Arbeitsauftrag -
Worüber hatten die Reporter der »New York Times« laut dem Text zur Vorladung berichtet, bevor die US-Justiz sie vorlud?

### Dokumenttext

Manhattan : US-Justiz lädt offenbar Journalisten der »New York Times« vor

Datum11.07.2026 18:14

Quellewww.zeit.de

TLDRDie US-Justiz hat mehrere Reporter der "New York Times" vorgeladen, nachdem diese über Sicherheitsbedenken bei Donald Trumps neuer Air Force One berichtet hatten. Die Zeitung spricht von einem Einschüchterungsversuch und verteidigt die Pressefreiheit. Die Journalisten sollen vor einer Grand Jury aussagen, die genauen Gründe für die Vorladung sind unklar. Diese Aktion reiht sich ein in Trumps zunehmende Auseinandersetzungen mit Medien.

######
### Datenabschnitt

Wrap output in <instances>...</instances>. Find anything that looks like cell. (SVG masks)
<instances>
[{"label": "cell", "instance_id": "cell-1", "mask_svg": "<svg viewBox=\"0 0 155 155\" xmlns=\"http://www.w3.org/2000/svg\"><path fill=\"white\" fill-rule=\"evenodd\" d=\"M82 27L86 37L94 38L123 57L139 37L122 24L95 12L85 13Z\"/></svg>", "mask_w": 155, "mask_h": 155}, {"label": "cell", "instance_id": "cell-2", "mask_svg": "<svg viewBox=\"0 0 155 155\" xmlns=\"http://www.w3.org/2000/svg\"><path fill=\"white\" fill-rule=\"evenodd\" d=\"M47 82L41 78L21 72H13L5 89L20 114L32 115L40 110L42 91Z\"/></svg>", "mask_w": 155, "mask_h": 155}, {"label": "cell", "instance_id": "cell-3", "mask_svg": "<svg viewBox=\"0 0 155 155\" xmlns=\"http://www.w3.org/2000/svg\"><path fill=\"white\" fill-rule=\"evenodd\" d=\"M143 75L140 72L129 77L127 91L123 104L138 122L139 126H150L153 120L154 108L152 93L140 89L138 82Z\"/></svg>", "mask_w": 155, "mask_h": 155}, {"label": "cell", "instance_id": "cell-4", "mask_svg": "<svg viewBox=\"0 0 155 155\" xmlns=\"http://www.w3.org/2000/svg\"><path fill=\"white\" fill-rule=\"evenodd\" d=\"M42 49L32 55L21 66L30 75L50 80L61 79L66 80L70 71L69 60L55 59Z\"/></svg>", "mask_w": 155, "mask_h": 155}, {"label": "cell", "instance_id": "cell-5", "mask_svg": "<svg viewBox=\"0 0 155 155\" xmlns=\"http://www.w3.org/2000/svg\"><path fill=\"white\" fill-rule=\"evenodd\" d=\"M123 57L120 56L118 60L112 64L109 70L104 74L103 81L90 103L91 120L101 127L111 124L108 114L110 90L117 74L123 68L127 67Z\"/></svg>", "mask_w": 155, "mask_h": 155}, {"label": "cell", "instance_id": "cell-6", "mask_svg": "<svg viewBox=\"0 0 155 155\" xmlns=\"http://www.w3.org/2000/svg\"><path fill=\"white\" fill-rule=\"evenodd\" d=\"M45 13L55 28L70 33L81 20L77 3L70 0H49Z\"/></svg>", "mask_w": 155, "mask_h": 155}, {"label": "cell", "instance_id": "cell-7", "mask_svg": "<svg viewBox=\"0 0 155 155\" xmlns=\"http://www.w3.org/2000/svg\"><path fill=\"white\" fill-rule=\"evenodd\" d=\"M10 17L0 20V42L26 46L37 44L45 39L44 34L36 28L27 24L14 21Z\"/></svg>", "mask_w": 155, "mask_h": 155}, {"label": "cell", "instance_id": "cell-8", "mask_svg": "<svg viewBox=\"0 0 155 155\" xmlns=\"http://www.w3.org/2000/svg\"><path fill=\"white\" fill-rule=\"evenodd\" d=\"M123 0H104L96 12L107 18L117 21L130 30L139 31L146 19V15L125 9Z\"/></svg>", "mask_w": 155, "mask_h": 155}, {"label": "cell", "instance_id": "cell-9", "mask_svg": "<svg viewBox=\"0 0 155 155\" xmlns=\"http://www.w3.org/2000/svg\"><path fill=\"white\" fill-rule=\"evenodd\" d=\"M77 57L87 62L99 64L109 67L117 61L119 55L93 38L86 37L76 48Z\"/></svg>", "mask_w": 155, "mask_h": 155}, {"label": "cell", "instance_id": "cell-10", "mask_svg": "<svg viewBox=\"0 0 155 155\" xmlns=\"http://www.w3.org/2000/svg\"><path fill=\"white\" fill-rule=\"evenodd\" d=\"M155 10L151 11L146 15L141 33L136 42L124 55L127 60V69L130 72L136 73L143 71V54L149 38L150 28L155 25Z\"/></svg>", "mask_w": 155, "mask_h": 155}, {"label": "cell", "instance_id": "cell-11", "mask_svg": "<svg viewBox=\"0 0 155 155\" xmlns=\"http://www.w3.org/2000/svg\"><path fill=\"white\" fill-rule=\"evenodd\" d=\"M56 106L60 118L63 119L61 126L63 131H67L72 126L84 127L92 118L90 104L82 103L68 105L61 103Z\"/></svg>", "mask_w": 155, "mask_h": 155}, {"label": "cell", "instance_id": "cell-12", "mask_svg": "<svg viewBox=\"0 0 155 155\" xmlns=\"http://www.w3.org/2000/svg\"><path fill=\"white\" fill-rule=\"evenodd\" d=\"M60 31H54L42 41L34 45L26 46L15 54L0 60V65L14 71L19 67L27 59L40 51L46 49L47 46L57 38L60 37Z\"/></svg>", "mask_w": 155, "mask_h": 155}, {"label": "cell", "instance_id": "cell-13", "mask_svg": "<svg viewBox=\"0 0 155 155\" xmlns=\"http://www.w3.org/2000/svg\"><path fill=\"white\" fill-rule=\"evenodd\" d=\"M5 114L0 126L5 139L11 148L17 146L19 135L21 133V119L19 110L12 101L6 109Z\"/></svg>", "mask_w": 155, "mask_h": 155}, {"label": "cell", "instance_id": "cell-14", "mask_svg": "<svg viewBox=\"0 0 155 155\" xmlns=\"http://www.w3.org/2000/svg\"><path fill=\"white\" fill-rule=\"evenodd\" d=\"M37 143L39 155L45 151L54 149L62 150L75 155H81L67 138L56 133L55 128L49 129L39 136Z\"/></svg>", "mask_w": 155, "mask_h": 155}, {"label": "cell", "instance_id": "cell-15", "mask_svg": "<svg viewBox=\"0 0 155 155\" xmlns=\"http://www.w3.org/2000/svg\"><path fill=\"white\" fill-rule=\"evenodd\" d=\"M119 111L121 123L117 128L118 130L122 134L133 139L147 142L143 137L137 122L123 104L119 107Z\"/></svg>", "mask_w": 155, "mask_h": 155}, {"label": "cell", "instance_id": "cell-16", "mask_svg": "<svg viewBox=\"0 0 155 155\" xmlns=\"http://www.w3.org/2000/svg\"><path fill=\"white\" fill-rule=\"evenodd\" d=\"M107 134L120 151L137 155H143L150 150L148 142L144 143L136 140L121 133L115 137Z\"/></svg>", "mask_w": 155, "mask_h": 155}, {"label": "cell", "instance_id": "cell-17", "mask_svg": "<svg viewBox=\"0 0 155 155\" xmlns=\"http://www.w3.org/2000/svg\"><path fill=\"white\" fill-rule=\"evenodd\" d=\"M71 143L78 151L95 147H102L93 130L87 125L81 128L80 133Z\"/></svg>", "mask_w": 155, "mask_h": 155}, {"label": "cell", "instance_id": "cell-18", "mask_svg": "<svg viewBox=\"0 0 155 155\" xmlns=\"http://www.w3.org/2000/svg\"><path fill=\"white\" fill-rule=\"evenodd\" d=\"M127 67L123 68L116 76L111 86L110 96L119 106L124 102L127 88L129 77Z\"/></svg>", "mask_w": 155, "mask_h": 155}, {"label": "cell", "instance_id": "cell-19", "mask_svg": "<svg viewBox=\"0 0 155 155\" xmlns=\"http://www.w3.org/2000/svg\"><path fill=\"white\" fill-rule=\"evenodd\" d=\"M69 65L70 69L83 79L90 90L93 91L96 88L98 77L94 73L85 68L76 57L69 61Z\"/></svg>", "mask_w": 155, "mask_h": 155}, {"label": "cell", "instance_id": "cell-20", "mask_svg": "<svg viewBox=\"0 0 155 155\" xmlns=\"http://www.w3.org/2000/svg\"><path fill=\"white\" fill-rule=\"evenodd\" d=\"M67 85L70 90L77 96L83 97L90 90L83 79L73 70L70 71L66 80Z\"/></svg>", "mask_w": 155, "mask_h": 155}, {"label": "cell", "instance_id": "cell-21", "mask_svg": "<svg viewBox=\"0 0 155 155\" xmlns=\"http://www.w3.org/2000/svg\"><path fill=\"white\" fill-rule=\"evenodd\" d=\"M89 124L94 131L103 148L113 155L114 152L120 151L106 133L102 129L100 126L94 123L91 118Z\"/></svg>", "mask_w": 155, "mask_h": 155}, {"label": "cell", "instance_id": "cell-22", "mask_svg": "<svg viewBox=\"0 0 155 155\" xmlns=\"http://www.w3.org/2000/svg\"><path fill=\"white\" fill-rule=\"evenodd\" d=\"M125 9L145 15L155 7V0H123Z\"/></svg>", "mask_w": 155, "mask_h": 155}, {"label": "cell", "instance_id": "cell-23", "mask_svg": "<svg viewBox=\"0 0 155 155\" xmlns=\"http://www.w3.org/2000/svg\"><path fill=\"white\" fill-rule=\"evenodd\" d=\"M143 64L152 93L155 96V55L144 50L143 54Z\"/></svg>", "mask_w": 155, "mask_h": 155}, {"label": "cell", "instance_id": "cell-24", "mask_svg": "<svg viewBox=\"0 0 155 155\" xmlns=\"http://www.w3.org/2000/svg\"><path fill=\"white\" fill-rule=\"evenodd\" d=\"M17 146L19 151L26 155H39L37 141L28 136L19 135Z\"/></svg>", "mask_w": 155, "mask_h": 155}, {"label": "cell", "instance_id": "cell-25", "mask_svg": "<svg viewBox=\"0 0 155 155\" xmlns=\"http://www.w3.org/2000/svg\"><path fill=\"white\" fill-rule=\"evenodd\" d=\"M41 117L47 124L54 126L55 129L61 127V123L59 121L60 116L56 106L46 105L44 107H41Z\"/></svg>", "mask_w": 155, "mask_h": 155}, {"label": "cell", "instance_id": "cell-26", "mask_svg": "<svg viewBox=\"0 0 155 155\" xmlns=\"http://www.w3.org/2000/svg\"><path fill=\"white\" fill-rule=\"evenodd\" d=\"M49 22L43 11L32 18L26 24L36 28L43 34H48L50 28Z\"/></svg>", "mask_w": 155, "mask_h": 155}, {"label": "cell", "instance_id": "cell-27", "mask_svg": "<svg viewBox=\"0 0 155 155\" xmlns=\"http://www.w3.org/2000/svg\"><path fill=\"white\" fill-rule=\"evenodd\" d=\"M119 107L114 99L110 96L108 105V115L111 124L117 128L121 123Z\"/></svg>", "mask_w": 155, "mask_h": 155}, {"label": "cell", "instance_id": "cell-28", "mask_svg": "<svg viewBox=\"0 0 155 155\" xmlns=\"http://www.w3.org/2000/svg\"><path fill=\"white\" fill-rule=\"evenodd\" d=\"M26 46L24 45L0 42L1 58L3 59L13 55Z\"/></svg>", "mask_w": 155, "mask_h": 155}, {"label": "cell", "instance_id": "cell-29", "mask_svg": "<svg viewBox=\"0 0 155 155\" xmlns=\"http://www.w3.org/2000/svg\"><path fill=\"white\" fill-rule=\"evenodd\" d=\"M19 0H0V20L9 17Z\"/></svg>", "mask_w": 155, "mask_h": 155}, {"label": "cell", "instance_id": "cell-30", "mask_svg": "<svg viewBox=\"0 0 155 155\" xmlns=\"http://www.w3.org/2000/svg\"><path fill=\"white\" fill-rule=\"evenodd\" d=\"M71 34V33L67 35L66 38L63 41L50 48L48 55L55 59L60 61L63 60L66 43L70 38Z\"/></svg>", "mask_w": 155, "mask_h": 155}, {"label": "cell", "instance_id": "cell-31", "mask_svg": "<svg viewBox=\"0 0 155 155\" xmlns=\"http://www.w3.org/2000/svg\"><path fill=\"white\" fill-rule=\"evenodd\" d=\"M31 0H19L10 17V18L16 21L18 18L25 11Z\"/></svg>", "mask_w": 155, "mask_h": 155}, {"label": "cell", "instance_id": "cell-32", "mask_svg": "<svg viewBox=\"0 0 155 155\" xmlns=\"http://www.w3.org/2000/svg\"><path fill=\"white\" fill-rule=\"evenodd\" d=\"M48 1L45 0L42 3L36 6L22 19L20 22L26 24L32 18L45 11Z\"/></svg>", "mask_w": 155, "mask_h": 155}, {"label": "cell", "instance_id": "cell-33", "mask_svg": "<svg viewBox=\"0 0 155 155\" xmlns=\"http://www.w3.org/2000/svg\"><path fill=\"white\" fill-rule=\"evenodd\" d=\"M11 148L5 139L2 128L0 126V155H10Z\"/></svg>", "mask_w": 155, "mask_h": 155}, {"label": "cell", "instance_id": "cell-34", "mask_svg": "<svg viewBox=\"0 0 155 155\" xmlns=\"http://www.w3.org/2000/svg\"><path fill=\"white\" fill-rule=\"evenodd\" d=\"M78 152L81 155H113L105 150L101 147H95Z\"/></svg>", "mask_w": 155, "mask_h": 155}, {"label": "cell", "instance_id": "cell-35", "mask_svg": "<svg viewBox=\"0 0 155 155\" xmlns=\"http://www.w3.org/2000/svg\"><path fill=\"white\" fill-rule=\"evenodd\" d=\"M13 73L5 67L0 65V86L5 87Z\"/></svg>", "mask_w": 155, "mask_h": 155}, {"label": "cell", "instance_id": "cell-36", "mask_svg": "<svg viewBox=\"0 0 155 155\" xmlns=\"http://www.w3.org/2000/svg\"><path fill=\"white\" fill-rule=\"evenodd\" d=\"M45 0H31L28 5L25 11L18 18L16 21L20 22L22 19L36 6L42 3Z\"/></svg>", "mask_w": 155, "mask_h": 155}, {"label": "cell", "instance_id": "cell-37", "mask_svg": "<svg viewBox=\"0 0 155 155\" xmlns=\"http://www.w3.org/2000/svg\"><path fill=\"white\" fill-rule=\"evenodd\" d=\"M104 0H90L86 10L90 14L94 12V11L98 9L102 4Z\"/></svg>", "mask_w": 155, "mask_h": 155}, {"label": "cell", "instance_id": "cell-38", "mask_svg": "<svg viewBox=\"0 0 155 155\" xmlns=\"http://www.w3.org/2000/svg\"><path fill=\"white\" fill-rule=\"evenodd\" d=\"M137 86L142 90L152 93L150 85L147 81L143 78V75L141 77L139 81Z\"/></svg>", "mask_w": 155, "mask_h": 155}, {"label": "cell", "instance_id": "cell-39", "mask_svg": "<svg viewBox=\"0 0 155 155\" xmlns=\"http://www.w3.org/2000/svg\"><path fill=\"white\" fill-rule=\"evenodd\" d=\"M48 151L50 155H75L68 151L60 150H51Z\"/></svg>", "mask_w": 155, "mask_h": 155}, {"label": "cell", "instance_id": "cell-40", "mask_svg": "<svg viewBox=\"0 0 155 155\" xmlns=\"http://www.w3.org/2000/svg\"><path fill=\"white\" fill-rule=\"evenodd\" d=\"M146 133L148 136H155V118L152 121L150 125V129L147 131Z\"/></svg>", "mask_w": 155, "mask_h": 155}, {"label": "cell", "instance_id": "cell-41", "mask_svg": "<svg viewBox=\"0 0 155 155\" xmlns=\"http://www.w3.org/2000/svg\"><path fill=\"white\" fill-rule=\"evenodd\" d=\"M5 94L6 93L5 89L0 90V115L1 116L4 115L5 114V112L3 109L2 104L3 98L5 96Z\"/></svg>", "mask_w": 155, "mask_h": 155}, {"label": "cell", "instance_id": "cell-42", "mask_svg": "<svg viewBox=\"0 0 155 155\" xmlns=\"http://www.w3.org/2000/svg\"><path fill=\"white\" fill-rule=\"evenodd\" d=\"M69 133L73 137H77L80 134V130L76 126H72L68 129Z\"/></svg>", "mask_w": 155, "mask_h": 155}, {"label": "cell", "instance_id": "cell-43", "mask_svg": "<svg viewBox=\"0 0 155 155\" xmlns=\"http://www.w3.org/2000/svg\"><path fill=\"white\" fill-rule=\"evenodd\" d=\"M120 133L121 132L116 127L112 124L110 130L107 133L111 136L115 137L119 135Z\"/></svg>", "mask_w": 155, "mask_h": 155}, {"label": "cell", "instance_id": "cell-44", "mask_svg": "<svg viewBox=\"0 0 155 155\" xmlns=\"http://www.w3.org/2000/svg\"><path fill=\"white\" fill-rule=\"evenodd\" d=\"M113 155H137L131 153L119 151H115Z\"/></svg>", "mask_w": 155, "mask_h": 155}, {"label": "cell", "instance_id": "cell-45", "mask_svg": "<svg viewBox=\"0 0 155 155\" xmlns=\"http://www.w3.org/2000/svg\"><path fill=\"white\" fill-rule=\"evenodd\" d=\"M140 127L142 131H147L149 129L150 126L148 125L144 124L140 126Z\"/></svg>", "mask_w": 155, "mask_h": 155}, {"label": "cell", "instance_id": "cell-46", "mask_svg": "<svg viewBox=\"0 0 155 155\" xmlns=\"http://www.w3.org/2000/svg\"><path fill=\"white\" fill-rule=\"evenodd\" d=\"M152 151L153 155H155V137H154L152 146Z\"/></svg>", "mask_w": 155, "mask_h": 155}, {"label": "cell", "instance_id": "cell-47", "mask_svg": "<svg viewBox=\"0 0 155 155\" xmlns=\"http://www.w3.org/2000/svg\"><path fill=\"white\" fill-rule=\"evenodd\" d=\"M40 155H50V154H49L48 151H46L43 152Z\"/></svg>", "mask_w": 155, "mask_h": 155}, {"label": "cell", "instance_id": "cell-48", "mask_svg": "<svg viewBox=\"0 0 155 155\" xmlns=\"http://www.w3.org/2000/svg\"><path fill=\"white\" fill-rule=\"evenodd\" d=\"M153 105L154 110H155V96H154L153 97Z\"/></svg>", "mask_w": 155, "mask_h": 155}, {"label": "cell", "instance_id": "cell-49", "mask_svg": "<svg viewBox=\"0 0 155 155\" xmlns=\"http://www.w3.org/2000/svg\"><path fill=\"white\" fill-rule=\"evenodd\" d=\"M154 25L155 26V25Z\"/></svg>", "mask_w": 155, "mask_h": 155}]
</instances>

######

Antwort -
Über Sicherheitsbedenken bei Donald Trumps neuer Air Force One.